Duncan Lowes wrote:

Lively stats and analytics forum Chris

Spent a while looking into this problem for you - but any and all relevant knowledge I had is either very old, very rusty or non existent

I am very rusty on types of ILP and levels of hardness and complxity, and it crossed my mind you may not be able to predict it well at all, but if you could could you not combine a logistic component with your other model. Gave me a chance to simulate some data and try to play with different models. Haven't done it for a while

Are you able to disclose the nature of theI LP and how many parameters etc

But my gut feel was that it sounds a bit conceptually like trying to predict if a number is prime or not. You know they are out there, and roughly how often they come along but.. you made it sound quite Hard to start with. Isn't the nature of integer LPs that they go from a perfect fit to something very complex without being able to know when.
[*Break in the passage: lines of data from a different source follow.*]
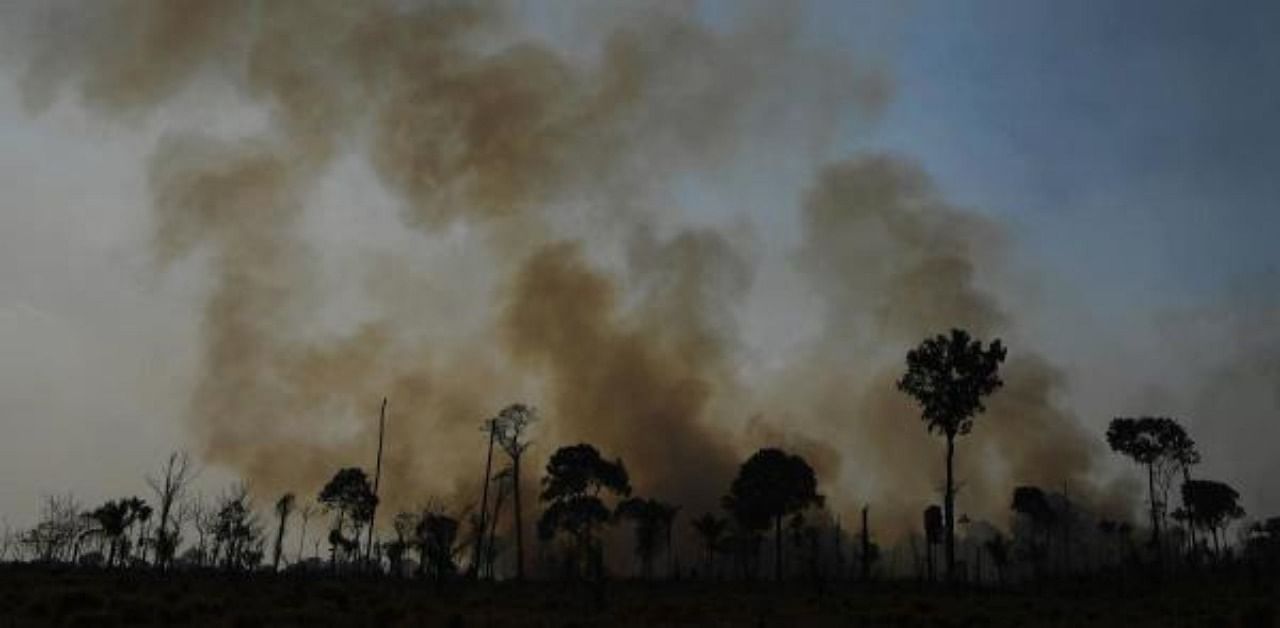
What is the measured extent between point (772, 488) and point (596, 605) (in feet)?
134

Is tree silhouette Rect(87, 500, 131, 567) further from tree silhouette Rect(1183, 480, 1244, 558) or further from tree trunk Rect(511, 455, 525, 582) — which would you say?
tree silhouette Rect(1183, 480, 1244, 558)

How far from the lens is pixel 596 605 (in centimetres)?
4441

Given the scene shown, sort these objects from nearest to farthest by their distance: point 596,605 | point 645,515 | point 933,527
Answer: point 596,605 < point 933,527 < point 645,515

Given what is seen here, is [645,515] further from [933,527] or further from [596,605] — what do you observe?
[596,605]

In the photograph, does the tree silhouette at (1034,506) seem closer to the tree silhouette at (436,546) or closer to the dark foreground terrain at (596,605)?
the dark foreground terrain at (596,605)

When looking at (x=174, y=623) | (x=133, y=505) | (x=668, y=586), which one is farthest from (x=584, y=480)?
(x=174, y=623)

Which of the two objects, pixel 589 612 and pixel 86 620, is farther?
pixel 589 612

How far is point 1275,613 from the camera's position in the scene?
3672 centimetres

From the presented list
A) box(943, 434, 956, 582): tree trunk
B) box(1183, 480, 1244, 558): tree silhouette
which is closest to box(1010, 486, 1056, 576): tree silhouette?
box(1183, 480, 1244, 558): tree silhouette

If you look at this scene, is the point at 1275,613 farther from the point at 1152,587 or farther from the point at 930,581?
the point at 930,581

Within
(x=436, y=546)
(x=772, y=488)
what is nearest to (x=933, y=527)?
(x=772, y=488)

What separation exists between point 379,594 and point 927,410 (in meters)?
34.6

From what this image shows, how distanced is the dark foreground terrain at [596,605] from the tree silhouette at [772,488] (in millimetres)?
22415

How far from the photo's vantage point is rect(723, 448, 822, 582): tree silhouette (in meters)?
82.9
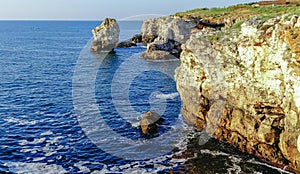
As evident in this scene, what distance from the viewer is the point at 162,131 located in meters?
38.7

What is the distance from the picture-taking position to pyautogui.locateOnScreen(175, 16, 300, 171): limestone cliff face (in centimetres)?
2700

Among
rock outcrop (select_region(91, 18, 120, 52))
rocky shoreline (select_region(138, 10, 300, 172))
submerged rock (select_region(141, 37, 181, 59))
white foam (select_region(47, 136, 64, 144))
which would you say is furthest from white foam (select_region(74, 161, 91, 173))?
rock outcrop (select_region(91, 18, 120, 52))

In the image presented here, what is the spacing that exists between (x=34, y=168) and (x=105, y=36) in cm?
8228

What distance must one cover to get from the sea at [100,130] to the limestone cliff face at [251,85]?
198 centimetres

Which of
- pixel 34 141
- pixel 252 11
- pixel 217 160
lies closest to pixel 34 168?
pixel 34 141

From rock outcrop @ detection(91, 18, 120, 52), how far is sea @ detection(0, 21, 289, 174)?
37401 millimetres

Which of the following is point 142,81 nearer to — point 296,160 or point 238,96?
point 238,96

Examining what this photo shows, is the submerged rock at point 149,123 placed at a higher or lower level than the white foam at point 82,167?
higher

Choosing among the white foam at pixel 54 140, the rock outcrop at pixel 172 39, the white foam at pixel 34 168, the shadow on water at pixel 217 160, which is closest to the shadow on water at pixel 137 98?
the shadow on water at pixel 217 160

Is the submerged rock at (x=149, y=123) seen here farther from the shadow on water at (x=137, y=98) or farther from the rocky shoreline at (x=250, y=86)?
the rocky shoreline at (x=250, y=86)

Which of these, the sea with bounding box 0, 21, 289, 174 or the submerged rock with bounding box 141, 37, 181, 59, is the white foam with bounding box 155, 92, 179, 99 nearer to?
the sea with bounding box 0, 21, 289, 174

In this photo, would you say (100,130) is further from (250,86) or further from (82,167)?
(250,86)

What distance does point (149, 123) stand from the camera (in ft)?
129

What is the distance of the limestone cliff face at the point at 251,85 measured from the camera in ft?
88.6
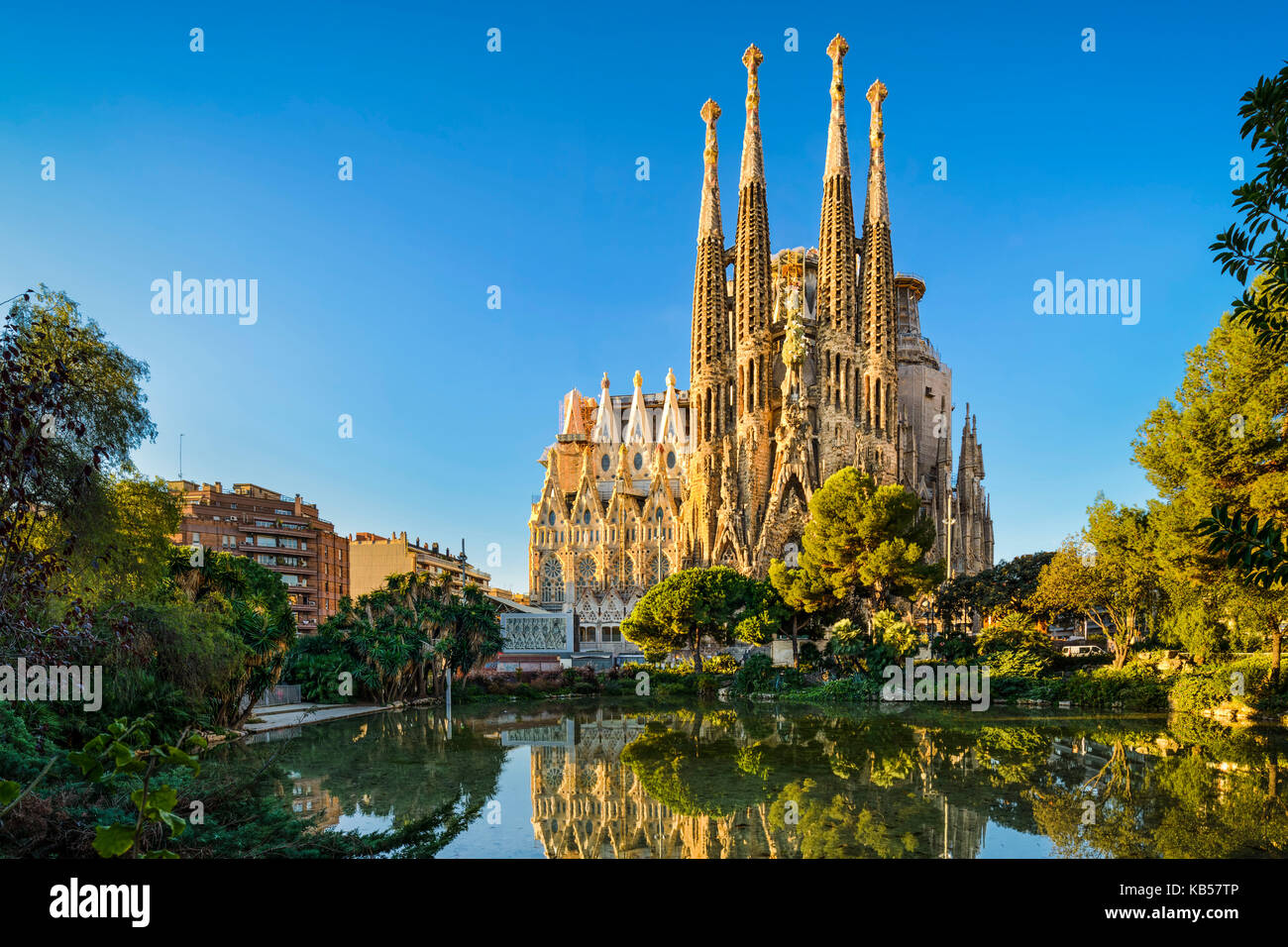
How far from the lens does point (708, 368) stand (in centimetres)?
5947

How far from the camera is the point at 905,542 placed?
114ft

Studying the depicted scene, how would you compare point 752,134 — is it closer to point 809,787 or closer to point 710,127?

I feel a bit embarassed because I am sure back in some day I would have had a better understanding and cognitive ability and practice to think abut it more

But thanks as always for posting someting engaging to read and think about , and I am no longer ashamed to admit I spent time talking to Chat GPT and Grok on the matter

PS sorry for rambing but it even crossed my mind that generating enough training data for such a problem makes the problem infeasible. I am just thinking generally without knowing anythng about the problem. Maybe some toy problem could work simply and conceptually. Like leaving/including a huge item out of a knapsack.. What is the objective  for example

Thanks Jimmy, Could you suggest an R-package where you can specify parametric for some predictors and non-parametric for others?
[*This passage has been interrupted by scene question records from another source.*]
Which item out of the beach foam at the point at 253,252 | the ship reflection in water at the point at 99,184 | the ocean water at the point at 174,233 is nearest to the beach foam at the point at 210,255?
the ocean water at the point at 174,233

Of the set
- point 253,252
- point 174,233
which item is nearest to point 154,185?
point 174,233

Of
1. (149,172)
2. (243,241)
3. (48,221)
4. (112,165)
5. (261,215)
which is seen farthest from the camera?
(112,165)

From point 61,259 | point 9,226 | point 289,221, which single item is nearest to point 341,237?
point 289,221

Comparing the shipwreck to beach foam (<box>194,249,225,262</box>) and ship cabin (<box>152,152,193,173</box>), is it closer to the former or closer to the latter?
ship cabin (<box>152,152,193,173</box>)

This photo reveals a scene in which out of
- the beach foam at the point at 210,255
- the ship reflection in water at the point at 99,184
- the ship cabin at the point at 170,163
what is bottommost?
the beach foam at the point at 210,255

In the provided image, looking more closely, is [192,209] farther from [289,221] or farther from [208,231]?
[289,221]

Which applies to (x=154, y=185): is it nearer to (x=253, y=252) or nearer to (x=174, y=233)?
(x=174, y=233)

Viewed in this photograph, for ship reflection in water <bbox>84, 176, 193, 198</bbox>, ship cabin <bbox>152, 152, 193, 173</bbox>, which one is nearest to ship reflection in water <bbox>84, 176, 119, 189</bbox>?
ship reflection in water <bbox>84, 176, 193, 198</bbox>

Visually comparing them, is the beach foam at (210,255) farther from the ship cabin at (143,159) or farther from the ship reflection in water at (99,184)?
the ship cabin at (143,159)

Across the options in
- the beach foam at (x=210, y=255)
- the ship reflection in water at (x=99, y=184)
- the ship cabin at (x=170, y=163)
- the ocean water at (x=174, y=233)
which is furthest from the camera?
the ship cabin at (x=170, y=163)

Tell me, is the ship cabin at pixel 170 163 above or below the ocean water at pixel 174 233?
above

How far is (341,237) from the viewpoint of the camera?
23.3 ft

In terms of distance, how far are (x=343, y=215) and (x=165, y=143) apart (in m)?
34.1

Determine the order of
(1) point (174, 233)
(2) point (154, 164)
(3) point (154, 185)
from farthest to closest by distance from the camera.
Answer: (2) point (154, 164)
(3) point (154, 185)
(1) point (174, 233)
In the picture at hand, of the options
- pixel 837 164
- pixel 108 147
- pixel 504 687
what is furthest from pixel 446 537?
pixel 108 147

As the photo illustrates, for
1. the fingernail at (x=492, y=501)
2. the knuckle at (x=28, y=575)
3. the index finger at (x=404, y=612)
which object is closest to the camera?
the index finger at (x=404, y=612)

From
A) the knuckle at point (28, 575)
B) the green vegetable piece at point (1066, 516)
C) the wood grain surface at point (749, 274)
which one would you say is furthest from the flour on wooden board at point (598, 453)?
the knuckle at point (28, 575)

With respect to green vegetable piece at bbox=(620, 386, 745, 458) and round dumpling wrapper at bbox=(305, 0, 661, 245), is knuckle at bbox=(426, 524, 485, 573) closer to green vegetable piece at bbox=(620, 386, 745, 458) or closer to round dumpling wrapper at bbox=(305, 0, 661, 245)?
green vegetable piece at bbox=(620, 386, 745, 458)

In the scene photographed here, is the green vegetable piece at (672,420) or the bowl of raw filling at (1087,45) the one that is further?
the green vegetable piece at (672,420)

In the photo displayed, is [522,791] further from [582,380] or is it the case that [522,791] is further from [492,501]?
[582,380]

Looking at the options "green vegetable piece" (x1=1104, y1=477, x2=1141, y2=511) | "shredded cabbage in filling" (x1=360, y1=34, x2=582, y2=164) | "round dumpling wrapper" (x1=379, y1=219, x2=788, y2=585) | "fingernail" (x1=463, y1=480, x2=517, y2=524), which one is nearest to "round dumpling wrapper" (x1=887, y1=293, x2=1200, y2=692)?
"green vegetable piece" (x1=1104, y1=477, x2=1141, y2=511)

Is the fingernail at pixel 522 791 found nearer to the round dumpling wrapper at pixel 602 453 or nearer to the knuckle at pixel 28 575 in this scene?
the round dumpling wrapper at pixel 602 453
I am wanting to predict computation time from a set of parameters theta and sample size vector n. The computation is actually an integer linear program and I have about 200,000 runs under varying conditions. The algorithm involves some randomisation so I have included some duplication to estimate pure error.

The problem is that time = f(theta,n) has some unusual features. The relationship involves some hot and cold spots where computation is higher or lower. If these were the only parameters then nearest neighbours or a random forest would possibly model it well. The dependence on the sample sizes however has some special features: (a) it can be erratic. A small increase in sample size can lead to a much longer  computation time, which then disappears for the next larger sample size; (b) since the problem is NP-hard, computation times does explode at a certain point.
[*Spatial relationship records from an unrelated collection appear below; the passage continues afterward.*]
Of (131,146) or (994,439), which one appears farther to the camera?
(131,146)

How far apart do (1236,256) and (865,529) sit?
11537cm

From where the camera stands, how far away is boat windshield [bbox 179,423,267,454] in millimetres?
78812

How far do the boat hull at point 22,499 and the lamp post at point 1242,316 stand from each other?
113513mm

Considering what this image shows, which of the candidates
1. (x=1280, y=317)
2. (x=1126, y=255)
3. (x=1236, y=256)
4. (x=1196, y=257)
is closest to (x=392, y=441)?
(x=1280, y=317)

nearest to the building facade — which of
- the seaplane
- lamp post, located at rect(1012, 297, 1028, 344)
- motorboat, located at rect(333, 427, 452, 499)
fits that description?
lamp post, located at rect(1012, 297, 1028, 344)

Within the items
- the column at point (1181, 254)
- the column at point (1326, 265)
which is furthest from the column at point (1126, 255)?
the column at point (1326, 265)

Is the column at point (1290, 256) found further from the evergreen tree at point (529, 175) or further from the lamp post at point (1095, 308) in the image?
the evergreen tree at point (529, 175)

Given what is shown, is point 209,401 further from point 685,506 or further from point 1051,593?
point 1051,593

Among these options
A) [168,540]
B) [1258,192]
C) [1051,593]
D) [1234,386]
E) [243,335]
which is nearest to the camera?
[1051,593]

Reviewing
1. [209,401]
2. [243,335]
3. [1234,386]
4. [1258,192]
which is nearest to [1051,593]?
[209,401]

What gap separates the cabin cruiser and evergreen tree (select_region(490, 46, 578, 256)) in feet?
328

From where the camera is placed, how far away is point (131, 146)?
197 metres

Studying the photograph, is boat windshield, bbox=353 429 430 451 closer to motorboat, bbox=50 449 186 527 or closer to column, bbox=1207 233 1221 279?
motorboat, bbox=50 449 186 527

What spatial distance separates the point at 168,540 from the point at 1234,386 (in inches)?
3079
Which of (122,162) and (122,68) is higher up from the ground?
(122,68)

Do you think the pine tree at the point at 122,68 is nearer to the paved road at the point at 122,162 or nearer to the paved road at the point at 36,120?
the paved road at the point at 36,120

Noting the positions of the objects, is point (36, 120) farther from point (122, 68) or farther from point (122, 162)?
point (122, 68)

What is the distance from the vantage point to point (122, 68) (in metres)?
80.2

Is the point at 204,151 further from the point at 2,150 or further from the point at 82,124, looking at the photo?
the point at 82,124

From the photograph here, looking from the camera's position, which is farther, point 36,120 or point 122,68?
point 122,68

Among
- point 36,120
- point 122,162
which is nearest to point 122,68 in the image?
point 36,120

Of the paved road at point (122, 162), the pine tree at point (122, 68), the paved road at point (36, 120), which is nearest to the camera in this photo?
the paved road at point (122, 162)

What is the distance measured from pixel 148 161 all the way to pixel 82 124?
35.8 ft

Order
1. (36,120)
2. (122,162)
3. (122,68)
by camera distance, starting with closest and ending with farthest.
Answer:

I have limited data where the computation time is exploding – for obvious reasons. My aim would be to have a prediction model that can tell me (or the user) when computation time is likely to be say greater than 30 mins (and I have very few instances of this).

I was trying to think what kind of model would pick up the anomalous patterns but also extrapolate to larger sample sizes where times will explode. My intuition is that flexible non-parametric methods do not extrapolate well.

Would anyone have a suggestion for what kind of model I might use (within R-studio)?